- _What to produce_
Your answer must be an exact transcription of the data, with every picture omitted.

- _Given data_
* * *

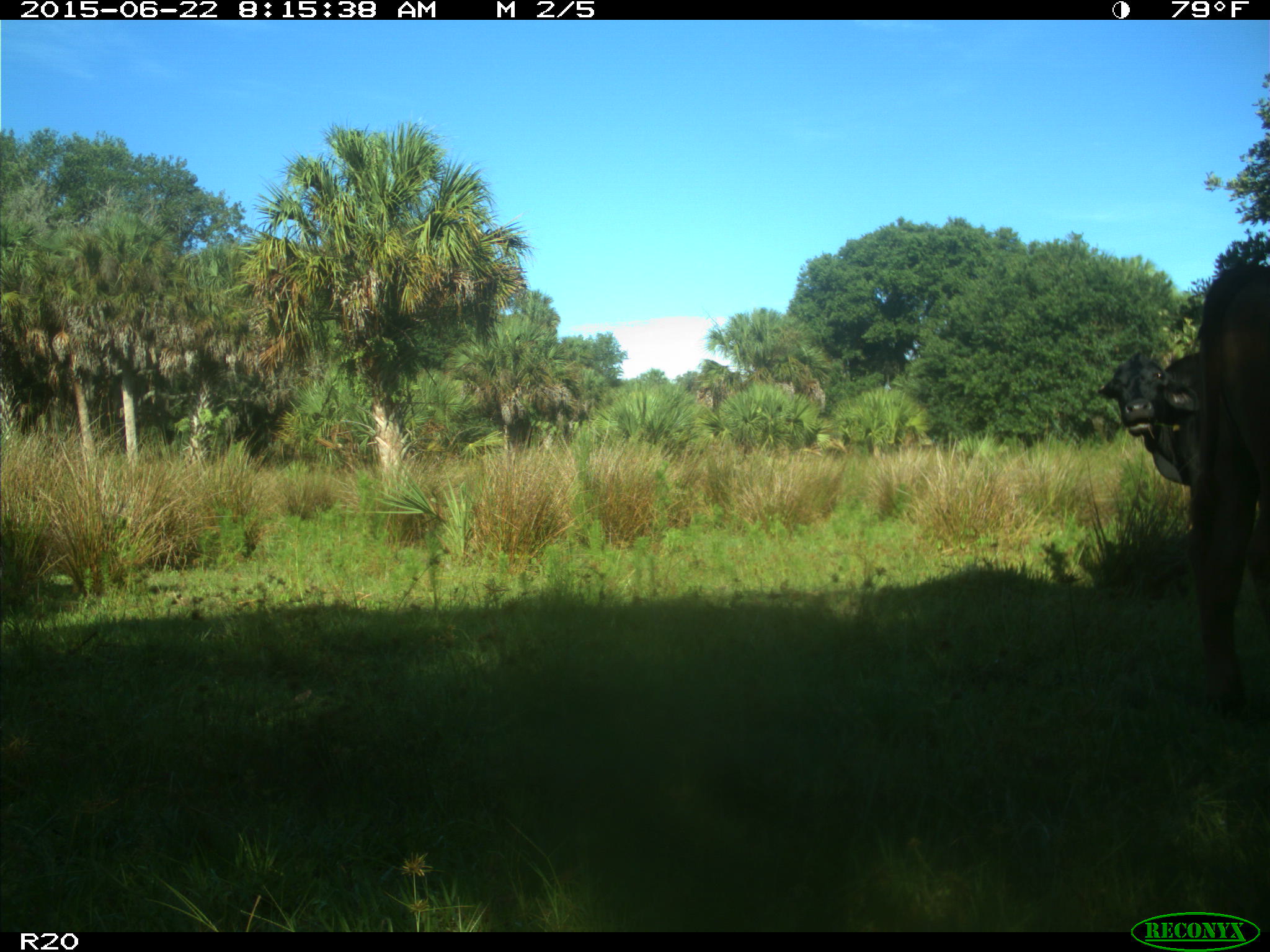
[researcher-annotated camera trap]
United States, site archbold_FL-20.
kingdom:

* * *

- _Response for this exercise_
[researcher-annotated camera trap]
United States, site archbold_FL-20.
kingdom:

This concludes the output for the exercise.